Dunia yang semakin ‘menjadi kota’
Tahun
2007 menandai perubahan penting dalam demografi dunia. Untuk pertama
kalinya pada tahun tersebut diperkirakan populasi penduduk kota akan
melebihi penduduk pedesaan. Para ilmuwan di North Carolina State
University and the University of Georgia University bahkan menyebutkan
tanggalnya: 23 Mei 2007, sebagai tanggal di mana untuk pertama kalinya
jumlah penduduk perkotaan di dunia melebihi penduduk pedesaan (Wimberley
and Kulinowski 2007). Laporan “Limits of Growth”, seperti dikutip oleh
Mike Davis (2004) menyatakan bahwa pada tahun 1950an, hanya ada 86 kota
dengan pendduuk lebih dari satu juta orang. Pada tahun 2015
diperkirakan bahwa 550 kota di dunia akan berpenduduk lebih dari satu
juta orang.
Secara
rinci, laporan dari PBB menyebutkan bahwa populasi penduduk di
perkotaan akan meningkat dari hanya 13% di tahun 1900, menjadi 29% di
tahun 1950, dan mencapai 49% ditahun 2005. Laporan yang sama
memperkirakan bahwa pada tahun 2030, 60% penduduk dunia akan tinggal di
daerah perkotaan (United Nations 2005).
Keadaan
di Indonesia tidak jauh berbeda. Pada tahun 2005, penduduk Indonesia
yang tinggal di wilayah perkotaan diperkirakan mencapai 40% dari total
penduduk telah mencapai 107 juta atau sebesar 48,1% dari seluruh
penduduk Indonesia Padahal, pada tahun 1950 hanya seperdelapan atau
sekira 12,4% penduduk Indonesia yang tinggal di perkotaan. Dari total
penduduk perkotaan tersebut, 23%-nya tinggal di daerah kumuh (slums).

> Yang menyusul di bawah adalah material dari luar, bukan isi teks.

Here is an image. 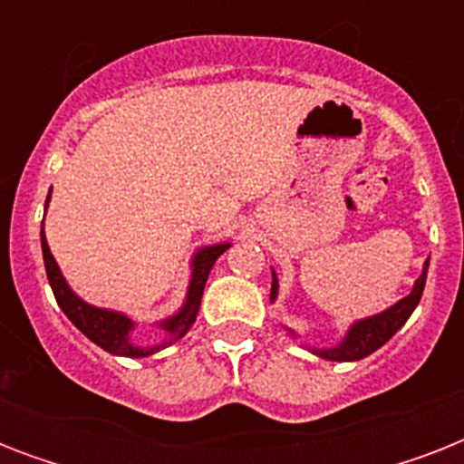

Pada tahun 2001, UN Habitat mencatat bahwa Indonesia mengalami
pertumbuhan penduduk perkotaan sebesar 4% per tahun dan pertumbuhan
kawasan kumuh sebesar 1% per tahun (UN Habitat 2008). Barangkali tidak
terlalu menjadi persoalan apabila pertumbuhan tersebut merata atau
terjadi pada banyak kota, akan tetapi di Indonesia, pertumbuhan tersebut
terpusat pada beberapa kota saja. Pada tahun 2007 ini tercatat beberapa
kota yang memiliki jumlah penduduk di atas satu juta terutama
terkonsentrasi di pulau Jawa, lebih khusus lagi yaitu Jakarta dan area
sekitarnya (Bekasi, Depok, Tangerang). Kota-kota lain yang memiliki
penduduk di atas satu juta adalah Bandung, Semarang, Surabaya, Medan,
Semarang, Palembang, Makassar (Brinkhoff 2008)
Implikasi dari Urbanisasi
Banyak
implikasi yang akan muncul dari pertumbuhan tersebut. Implikasi yang
paling jelas adalah meningkatnya kebutuhan akan sarana dan prasarana
dasar, seperti air bersih, sekolah, fasilitas kesehatan, dan pemukiman.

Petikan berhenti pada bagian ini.